Did Our Moon Come from Moonlets?
- by Carmen Reese
- in Science
- — Jan 12, 2017
Co-author Hagai Perets of the Technion, Israel Institute of Technology in Haifa, said: "Our model suggests that the ancient Earth once hosted a series of moons, each one formed from a different collision with the proto-Earth".
Apollo's Alan Shepard and Edgar Mitchell collected rocks and used tubes to dig up soil while exploring the moon's Fra Mauro highlands in February 1971. In this theory, about a fifth of the Moon's material would have come from Earth and the rest from the impacting body.
"T$3 he composition similarity between the Earth and the moon in the giant impact can not be explained without using a special Earth-like impactor", said lead author Raluca Rufu, a researcher at the Weizmann Institute of Science in Israel, according to Space.com. As a result, tiny moons were formed from these impact that when combined together over millions of years, they form into one giant moon which we see most of the nights.

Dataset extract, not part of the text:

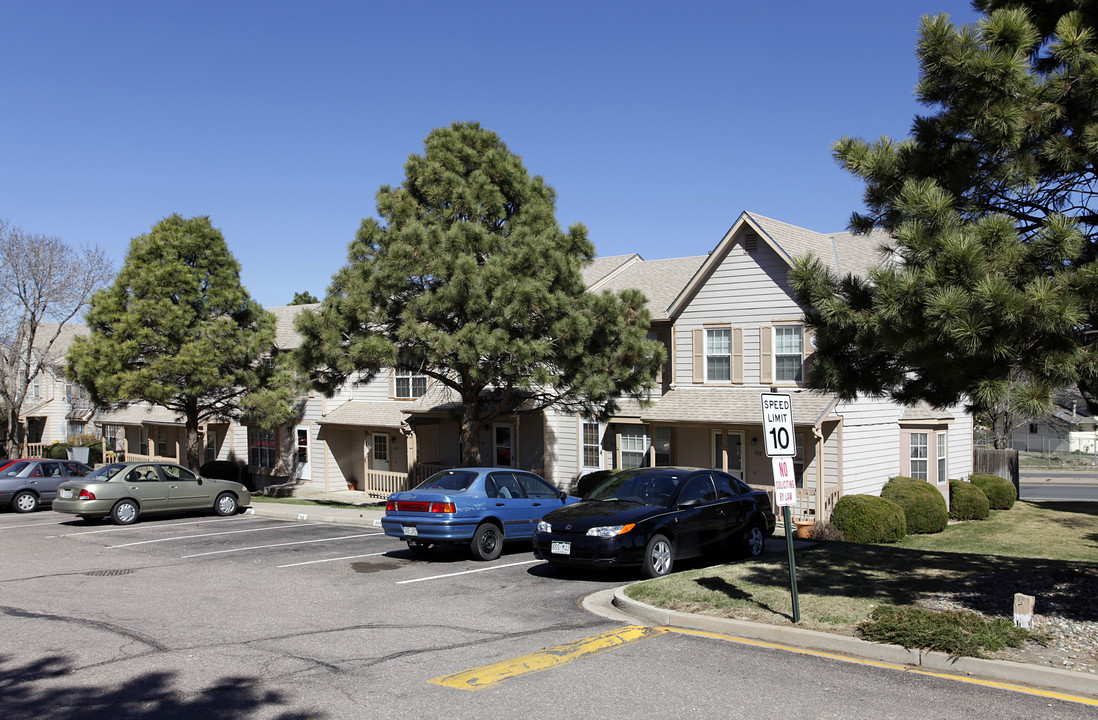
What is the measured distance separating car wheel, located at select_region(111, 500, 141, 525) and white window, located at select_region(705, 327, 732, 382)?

The moon, it turns out, is surprisingly Earth-like in its composition, and this, many scientists say, would only be possible if the giant impactor was made of exactly the same material as Earth.
Now, a team of Israeli researchers has shaken up the debate by offering an entirely new explanation, published this week in the journal Nature Geoscience. However, because the Earth and Moon are so similar in their makeup, this theory has been steadily losing ground. They found the impacts produced small discs, which formed small moons or "moonlets". "A long series of such moon-moon collisions could gradually build up a bigger moon - the Moon we see today", he added.

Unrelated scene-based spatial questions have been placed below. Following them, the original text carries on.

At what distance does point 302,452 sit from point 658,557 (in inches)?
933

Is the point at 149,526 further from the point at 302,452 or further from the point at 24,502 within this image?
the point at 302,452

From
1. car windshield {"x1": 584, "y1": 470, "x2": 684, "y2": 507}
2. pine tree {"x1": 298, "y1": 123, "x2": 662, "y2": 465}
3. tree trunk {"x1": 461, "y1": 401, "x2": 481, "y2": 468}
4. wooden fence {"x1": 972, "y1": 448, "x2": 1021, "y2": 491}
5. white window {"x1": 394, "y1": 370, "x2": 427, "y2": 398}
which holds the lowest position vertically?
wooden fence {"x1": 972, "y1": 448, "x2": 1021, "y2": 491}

There's a problem with this single-impact hypothesis, though.
During the study, the authors ran 800 simulations of impacts to recreate the conditions that created moonlets.
For the Moon to be as Earth-like as it is, a single impactor would have had to have a very Earth-like composition, she said. The tidal forces from Earth cause moonlets to slowly migrate outwards, But their mutual gravitation attraction eventually causes the moonlets to affect each other, change their orbits and form the Earth's satellite with its present characteristics. "This paper shows that moonlets can be commonly formed, therefore the lack of moons around Venus is an interesting follow up question of how planets can sometimes lose their moons".
Still, there's not enough data to confirm the multi-collision theory, and it seems that more studies will follow.
About 20 moonlets colliding and merging over millions of years could have formed the moon, according to a new theory suggested by research from the Weizmann Institute of Science.
It is now being further explored by a colleague of Rufu's at the Technion, Israel's Institute of Technology.
Small collisions like this were common in the early solar system, and support their premise.